An adorable hybrid of musical, comedy and horror parody with a delightful performance by Tim Curry, who steals the show and was certainly having a lot of fun doing this movie - and it is full of great songs, delicious over-the-top acting and well-inspired moments.
Somehow my flixster rating for this was 2, even though I never saw it before (huh?).
Well, what do you know, finally watched it tonight and rating was about right.
Glad I finally saw it, but honestly it's nothing I would rush to watch again.
It's original, I will give it that. I liked a few, not all, of the songs. And full marks to Susan Sarandon. I did not actually realise she was in this.
On the downside, it's kind of ugly to look at and you have to suspend belief beyond what you normally would in a musical. I'm not sure I entirely "got" it, to be honest. It's kind of grotesque.
Actually really having trouble articulating my thoughts on this. That is probably exactly what they were going for!
This is THE film that comes to mind when people talk about cult classics and 'midnight movies'. It's also quite possibly the weirdest musical I have ever seen, and I was completely sober, too.
What we get here is a campy, schlocky ode to campy and schlocky sci-fi and horror fare, done as a gloriously cheesy rock and roll musical joyride.
The plot it really bare bones, and doesn't really make a whole lot of sense or really have much of a point, but that's besides the point. What makes this so fun, memorable, and popular is that it is just so odd, random, and ridiculous, and it's just damn near impossible to not find something to enjoy here.
What bare plot there is concerns newlyweds Brad and Janet who, after having car trouble during a storm, seek shelter/assistance at a gothic castle filled with a bunch of delightfully odd weirdos, with the man in charge being a transvestite mad scientist who claims to be from another planet, and who is in the process of creating his own version of the Frankenstein story.

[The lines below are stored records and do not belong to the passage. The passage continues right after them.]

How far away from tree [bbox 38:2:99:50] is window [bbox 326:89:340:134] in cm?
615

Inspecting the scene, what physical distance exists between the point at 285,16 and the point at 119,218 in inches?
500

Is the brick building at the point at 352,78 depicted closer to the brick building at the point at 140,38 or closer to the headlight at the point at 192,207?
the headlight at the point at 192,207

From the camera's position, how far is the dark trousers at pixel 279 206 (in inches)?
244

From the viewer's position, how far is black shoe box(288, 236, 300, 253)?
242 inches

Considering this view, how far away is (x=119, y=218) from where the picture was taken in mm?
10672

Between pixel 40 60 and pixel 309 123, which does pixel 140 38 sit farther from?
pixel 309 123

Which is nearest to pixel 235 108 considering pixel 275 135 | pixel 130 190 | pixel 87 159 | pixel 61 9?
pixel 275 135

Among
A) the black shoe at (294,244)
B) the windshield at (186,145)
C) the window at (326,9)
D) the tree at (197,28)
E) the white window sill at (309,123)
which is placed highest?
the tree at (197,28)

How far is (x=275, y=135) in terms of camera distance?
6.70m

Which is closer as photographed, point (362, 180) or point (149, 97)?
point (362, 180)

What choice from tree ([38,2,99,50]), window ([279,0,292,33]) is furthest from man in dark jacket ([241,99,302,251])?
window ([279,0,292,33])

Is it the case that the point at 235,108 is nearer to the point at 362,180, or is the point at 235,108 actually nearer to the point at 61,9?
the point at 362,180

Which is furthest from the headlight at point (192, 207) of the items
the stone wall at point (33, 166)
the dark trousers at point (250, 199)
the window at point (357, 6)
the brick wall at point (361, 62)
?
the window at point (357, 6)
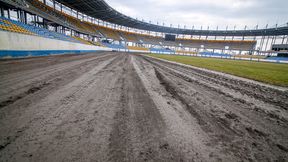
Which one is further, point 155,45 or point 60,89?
point 155,45

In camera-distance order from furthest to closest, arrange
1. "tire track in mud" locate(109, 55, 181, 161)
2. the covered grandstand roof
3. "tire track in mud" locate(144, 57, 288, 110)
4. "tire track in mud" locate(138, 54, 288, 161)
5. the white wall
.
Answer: the covered grandstand roof < the white wall < "tire track in mud" locate(144, 57, 288, 110) < "tire track in mud" locate(138, 54, 288, 161) < "tire track in mud" locate(109, 55, 181, 161)

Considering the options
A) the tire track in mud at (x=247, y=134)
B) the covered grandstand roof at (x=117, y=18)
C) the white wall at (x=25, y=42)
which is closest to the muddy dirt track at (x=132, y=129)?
the tire track in mud at (x=247, y=134)

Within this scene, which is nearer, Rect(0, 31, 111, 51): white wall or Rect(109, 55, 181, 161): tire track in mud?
Rect(109, 55, 181, 161): tire track in mud

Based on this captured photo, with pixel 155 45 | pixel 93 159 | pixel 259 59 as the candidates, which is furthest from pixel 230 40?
pixel 93 159

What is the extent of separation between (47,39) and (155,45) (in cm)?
5143

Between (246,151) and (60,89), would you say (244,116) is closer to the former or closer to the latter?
(246,151)

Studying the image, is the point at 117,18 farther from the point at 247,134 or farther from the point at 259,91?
the point at 247,134

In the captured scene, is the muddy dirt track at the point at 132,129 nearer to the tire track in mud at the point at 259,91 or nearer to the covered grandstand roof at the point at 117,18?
the tire track in mud at the point at 259,91

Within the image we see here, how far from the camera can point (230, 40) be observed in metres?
58.5

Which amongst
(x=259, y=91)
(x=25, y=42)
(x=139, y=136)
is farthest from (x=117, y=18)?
(x=139, y=136)

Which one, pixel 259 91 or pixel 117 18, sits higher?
pixel 117 18

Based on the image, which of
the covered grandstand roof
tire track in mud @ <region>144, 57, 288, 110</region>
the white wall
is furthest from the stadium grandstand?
tire track in mud @ <region>144, 57, 288, 110</region>

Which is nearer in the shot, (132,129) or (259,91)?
(132,129)

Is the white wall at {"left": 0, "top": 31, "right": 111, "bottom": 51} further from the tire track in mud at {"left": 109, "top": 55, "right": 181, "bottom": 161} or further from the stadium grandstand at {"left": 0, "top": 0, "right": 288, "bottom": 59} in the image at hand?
the stadium grandstand at {"left": 0, "top": 0, "right": 288, "bottom": 59}
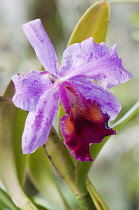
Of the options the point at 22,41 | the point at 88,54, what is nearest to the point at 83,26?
the point at 88,54

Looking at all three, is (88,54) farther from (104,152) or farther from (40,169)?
(104,152)

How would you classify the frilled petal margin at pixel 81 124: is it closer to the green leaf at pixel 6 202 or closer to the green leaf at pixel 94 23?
the green leaf at pixel 94 23

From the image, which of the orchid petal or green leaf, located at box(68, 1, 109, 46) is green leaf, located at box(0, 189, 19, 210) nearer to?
the orchid petal

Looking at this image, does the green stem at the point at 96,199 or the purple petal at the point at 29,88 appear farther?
the green stem at the point at 96,199

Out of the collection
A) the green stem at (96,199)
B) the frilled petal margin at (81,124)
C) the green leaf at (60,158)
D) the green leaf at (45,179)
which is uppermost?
the frilled petal margin at (81,124)

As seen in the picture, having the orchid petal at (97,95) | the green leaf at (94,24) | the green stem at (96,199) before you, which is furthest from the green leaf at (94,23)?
the green stem at (96,199)

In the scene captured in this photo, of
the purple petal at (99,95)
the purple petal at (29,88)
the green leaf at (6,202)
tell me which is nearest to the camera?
the purple petal at (29,88)

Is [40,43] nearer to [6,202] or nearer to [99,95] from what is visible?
[99,95]

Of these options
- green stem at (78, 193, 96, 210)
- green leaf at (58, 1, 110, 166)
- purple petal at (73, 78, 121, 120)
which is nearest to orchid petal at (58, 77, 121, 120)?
purple petal at (73, 78, 121, 120)
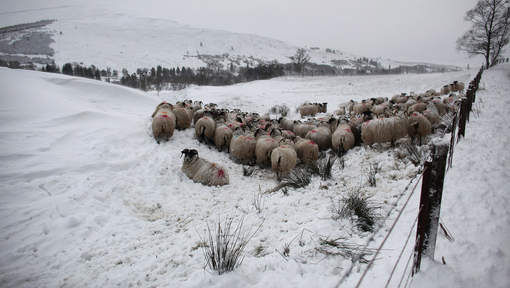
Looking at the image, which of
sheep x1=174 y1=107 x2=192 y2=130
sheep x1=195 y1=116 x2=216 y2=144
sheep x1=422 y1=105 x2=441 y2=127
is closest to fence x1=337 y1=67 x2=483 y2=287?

This is not a film for all tastes, but I think it is one of those movies that everyone should still see, at least once. The music is really awesome, catchy, and fun, the performances are also just a scream, especially Tim Curry in his signature role as the transvestite Dr. Frank-N-Furter. I'm a fan of redheads, and in this film we get two of them, both lovely in their own way, whether it's the curly longhaired variety of Patricia Quinn as Magenta, or, my favorite, the super short, straight, and flat locks of Little Nell Campbell as Columbia...MEOW! This film also has a rockin' turn from Meatloaf, as well as Susan Sarandon at her flat out sexiest and most bangable.
The film is a great ode to sci-fi and horror, and the set designs, costumes, and art direction reflect this, bringing together a mix of the gothic, with the kinky, and the delightfully tacky camp side of life.
If you want to have a good time, and really crave something wild and outrageous, then you must give this a watch. Seeing it at a public viewing is the preferred way to do it, but not if you haven't already seen it before. So yeah, watch it at home if you're a newbie, then go join the masses so you can really appreciate the love people have for this one.